Thursday, May 19, 2005

Intermission

I remember the first time I watched the Terminator how terrified I was at the idea that there was something out there that just wouldn't die. You shoot it, it keeps on coming. You crash a tanker filled with diesel fuel into it, it strolls out of the wreckage and flames. You crush it on some assembly line, its little red eyes flash back on. You somehow manage to spank your way though finals, and now it wants you to write-on to law review. At least that's what I thought as I sat crammed into room 401 with everyone else who wants to play writing-competition roulette this weekend.

The week away has been kind of nice. I went to the gym for the first time in a few weeks; and felt as out of place as an old hooker on her first day at her new job as an insurance claims adjustor. I am very, very weak. I looked at myself in the mirror and could see in my pale, yellowish skin and in the dried and caked soy sauce under my fingernails all the signs of someone who's lived in a dank apartment on take-out financed by selling my books back. Needless to say, I am an ugly sight and I'll spare you more details.

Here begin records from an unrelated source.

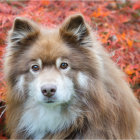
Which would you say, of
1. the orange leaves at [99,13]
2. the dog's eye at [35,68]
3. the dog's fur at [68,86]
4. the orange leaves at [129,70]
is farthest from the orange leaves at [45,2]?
the dog's eye at [35,68]

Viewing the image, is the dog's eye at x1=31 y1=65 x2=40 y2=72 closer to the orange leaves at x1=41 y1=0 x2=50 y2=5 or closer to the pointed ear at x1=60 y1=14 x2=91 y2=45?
the pointed ear at x1=60 y1=14 x2=91 y2=45

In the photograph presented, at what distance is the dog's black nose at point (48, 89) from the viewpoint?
12.1 ft

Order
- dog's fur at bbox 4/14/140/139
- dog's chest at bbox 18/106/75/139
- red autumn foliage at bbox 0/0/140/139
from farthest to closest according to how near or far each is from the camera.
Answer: red autumn foliage at bbox 0/0/140/139 < dog's chest at bbox 18/106/75/139 < dog's fur at bbox 4/14/140/139

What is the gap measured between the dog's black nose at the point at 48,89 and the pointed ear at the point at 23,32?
36.9 inches

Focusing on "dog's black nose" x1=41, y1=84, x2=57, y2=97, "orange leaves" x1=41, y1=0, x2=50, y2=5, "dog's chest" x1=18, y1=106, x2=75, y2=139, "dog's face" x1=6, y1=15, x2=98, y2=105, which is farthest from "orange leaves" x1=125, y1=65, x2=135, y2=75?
"dog's black nose" x1=41, y1=84, x2=57, y2=97

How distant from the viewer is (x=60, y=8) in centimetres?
670

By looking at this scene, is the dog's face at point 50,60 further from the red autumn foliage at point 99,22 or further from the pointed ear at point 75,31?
the red autumn foliage at point 99,22

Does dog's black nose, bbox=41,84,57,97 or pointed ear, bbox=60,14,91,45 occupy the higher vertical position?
pointed ear, bbox=60,14,91,45

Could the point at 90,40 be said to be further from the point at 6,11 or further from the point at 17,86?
the point at 6,11

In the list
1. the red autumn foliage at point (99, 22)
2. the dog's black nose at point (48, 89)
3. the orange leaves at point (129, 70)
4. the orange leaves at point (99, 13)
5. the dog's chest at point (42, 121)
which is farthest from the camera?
the orange leaves at point (99, 13)

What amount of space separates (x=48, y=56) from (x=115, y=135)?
1550mm

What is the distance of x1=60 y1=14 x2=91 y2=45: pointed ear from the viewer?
159 inches

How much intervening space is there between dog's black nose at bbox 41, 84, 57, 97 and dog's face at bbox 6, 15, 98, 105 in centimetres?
2

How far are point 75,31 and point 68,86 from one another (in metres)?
0.84
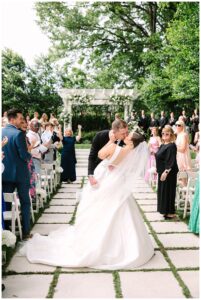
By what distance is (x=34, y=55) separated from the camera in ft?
101


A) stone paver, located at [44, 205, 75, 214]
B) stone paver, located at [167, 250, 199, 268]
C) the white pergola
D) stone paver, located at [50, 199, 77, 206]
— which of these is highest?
the white pergola

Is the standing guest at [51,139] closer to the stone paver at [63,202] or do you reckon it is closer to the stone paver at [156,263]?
the stone paver at [63,202]

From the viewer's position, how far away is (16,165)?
533cm

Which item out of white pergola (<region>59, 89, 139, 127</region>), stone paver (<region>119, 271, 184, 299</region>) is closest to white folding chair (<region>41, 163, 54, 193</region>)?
stone paver (<region>119, 271, 184, 299</region>)

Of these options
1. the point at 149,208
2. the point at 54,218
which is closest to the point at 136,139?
the point at 54,218

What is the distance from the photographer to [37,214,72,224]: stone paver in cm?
647

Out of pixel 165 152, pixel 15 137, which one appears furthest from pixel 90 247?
pixel 165 152

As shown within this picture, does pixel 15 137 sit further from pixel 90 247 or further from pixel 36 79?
pixel 36 79

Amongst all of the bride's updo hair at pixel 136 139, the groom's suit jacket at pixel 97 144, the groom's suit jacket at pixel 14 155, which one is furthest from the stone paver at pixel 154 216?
the groom's suit jacket at pixel 14 155

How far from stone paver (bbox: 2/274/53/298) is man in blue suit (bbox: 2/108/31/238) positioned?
1.46 metres

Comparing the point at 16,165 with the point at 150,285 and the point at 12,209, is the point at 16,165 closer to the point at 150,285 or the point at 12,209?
the point at 12,209

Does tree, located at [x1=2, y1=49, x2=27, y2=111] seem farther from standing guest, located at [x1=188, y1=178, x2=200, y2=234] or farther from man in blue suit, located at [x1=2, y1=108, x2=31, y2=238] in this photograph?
standing guest, located at [x1=188, y1=178, x2=200, y2=234]

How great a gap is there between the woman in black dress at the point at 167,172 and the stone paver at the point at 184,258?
1713 millimetres

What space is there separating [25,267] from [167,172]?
299 cm
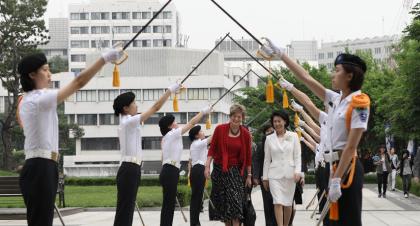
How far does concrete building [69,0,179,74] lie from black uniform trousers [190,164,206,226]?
12696cm

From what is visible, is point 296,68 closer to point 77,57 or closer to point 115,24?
point 115,24

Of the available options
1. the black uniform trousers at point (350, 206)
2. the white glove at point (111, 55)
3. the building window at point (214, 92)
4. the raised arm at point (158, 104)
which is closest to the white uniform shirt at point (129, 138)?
the raised arm at point (158, 104)

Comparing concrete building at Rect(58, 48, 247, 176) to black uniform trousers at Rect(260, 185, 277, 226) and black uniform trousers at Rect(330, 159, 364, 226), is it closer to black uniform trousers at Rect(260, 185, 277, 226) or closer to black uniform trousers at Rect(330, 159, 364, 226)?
black uniform trousers at Rect(260, 185, 277, 226)

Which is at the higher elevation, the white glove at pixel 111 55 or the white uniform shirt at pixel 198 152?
the white glove at pixel 111 55

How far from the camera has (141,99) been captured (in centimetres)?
10712

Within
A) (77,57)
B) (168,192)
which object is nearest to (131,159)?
(168,192)

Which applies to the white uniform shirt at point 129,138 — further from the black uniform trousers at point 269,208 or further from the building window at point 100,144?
the building window at point 100,144

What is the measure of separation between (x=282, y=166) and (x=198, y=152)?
3900mm

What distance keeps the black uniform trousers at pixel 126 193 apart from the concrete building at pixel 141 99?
93.2 meters

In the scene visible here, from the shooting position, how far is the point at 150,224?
62.1 feet

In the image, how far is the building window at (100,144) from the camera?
Result: 108312 mm

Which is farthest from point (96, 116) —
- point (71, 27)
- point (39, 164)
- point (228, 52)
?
point (39, 164)

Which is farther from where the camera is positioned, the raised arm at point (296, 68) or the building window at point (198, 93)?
the building window at point (198, 93)

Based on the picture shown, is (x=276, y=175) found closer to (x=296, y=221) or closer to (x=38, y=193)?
(x=296, y=221)
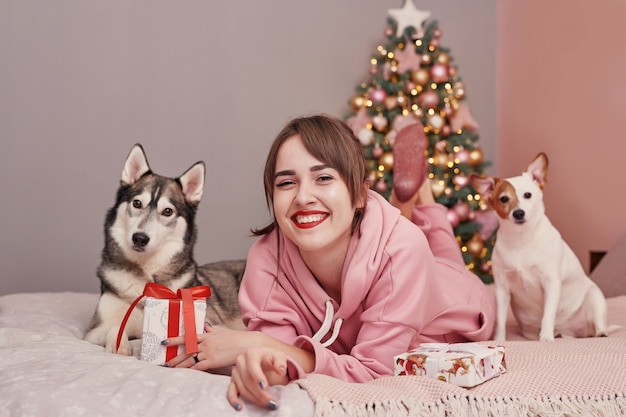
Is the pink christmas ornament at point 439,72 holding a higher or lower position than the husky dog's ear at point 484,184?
higher

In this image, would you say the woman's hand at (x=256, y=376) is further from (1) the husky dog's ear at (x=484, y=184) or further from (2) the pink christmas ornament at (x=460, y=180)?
(2) the pink christmas ornament at (x=460, y=180)

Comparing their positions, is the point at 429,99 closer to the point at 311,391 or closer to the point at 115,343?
the point at 115,343

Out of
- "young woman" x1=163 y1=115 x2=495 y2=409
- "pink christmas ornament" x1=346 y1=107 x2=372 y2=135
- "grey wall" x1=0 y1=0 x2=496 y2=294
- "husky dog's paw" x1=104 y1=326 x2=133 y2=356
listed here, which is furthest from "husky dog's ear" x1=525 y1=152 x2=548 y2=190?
"grey wall" x1=0 y1=0 x2=496 y2=294

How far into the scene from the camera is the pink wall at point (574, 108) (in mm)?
3777

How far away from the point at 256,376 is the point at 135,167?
1.11 metres

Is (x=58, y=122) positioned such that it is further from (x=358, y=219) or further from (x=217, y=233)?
(x=358, y=219)

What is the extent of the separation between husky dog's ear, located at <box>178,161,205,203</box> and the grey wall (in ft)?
6.36

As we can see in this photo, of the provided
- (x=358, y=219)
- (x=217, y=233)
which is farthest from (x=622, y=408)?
(x=217, y=233)

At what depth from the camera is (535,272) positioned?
2.19 m

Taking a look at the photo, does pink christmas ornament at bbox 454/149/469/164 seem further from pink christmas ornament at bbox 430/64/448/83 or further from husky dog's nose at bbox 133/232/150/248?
husky dog's nose at bbox 133/232/150/248

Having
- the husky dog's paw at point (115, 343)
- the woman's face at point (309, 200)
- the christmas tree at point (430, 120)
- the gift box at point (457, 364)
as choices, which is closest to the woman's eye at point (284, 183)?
the woman's face at point (309, 200)

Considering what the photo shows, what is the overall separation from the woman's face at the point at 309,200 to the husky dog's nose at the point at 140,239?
0.52 metres

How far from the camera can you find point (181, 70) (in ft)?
13.6

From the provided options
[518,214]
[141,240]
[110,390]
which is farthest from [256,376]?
[518,214]
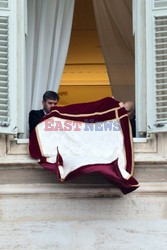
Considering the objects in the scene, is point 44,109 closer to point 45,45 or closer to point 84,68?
point 45,45

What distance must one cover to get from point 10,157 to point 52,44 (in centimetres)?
139

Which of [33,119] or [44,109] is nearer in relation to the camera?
[33,119]

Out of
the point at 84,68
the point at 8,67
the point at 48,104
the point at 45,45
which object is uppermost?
the point at 45,45

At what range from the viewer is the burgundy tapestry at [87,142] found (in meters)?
8.94

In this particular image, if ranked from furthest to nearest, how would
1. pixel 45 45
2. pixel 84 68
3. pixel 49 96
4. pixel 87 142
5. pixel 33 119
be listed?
pixel 84 68 → pixel 45 45 → pixel 49 96 → pixel 33 119 → pixel 87 142

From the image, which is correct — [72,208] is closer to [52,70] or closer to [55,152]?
[55,152]

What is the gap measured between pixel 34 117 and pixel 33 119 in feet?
0.08

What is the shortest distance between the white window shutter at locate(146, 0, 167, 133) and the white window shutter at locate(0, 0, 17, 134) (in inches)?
44.3

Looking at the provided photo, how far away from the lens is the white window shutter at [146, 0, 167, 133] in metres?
9.32

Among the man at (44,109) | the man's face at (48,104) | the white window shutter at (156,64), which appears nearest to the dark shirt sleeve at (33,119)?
the man at (44,109)

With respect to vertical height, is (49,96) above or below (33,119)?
above

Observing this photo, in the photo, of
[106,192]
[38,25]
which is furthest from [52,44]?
[106,192]

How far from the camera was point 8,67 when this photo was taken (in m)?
9.43

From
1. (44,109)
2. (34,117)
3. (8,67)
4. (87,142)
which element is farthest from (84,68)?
(87,142)
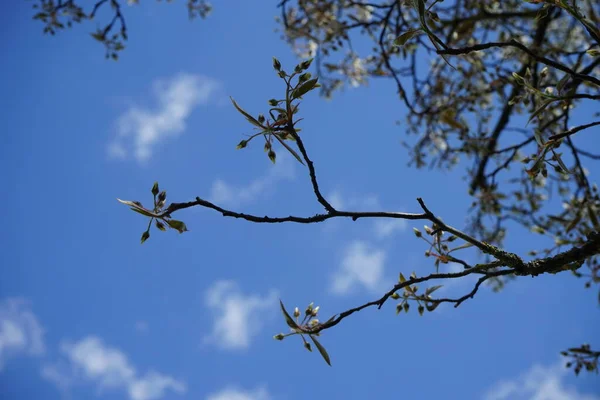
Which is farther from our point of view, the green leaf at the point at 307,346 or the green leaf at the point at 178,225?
the green leaf at the point at 307,346

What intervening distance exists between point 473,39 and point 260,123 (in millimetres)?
5418

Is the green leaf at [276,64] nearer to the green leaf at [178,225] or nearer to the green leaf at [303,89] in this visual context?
the green leaf at [303,89]

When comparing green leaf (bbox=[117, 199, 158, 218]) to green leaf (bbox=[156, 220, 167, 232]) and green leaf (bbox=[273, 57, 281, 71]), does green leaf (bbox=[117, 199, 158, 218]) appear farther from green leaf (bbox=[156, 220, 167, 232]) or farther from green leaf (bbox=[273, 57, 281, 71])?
green leaf (bbox=[273, 57, 281, 71])

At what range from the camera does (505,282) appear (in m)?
6.92

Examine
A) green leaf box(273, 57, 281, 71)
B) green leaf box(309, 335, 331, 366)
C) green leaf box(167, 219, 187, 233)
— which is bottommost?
green leaf box(309, 335, 331, 366)

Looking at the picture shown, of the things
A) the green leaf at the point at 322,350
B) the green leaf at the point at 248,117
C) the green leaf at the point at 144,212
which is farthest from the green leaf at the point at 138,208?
the green leaf at the point at 322,350

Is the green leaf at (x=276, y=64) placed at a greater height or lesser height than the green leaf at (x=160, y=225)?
greater

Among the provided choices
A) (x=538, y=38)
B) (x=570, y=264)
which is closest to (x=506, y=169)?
(x=538, y=38)

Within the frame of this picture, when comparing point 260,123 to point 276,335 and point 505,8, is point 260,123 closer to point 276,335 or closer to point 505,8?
point 276,335

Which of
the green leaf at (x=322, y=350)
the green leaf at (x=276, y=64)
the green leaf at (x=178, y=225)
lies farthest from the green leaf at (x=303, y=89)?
the green leaf at (x=322, y=350)

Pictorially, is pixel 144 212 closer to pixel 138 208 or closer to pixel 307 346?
pixel 138 208

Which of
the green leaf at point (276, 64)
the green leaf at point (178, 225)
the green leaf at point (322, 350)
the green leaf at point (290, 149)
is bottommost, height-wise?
the green leaf at point (322, 350)

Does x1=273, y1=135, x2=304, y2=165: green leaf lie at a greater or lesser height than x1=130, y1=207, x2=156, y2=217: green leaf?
greater

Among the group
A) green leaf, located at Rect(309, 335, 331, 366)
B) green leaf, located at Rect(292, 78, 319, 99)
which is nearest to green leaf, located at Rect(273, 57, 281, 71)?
green leaf, located at Rect(292, 78, 319, 99)
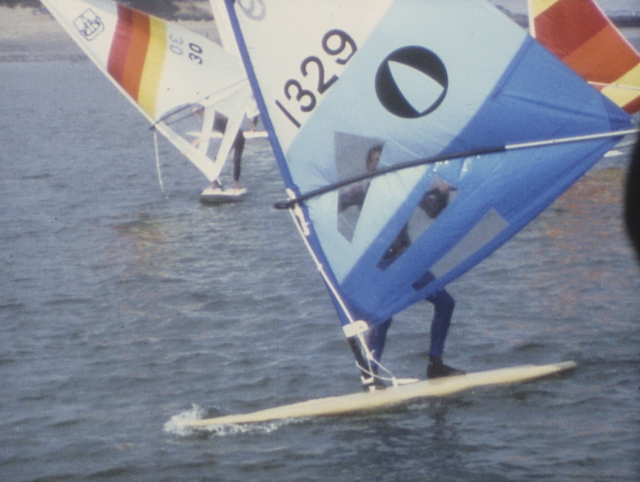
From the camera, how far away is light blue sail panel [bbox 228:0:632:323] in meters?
6.45

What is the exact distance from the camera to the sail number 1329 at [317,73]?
21.6 feet

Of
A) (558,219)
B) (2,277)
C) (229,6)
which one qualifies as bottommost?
(2,277)

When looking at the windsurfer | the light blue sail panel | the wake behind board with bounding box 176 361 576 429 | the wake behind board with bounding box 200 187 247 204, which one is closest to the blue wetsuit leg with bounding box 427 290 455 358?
the wake behind board with bounding box 176 361 576 429

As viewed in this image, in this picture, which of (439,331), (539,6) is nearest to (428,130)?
(439,331)

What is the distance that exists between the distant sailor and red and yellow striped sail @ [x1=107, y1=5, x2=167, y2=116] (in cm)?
872

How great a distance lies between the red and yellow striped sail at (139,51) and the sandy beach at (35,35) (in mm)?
29282

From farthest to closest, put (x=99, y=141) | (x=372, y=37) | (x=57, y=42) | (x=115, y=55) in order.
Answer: (x=57, y=42), (x=99, y=141), (x=115, y=55), (x=372, y=37)

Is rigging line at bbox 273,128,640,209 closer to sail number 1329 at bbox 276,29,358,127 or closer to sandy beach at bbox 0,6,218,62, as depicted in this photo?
sail number 1329 at bbox 276,29,358,127

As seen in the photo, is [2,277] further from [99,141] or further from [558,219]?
[99,141]

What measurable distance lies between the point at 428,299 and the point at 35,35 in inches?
1638

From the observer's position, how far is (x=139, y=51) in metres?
15.1

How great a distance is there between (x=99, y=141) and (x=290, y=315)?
592 inches

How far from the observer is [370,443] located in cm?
671

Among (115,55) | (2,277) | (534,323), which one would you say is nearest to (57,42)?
(115,55)
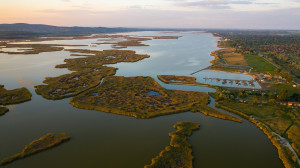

Anyway, there's something horror-movieish about the way school just won't die, and as I look over my summer calendar, I realize that between preparing a resume for fall's on-campus interviews and stopping by financial aid for work-study checks, there's just enough going on to keep up the suspense. But I guess that makes sense; if this is a ninety minute movie, we're only thirty minutes in. There's no way you'd kill off your villain in the first thirty minutes --we'd all want our ticket money back.

It can't be bargained with. It can't be reasoned with. It doesn't feel pity, or remorse, or fear. And it absolutely will not stop, ever, until you are dead.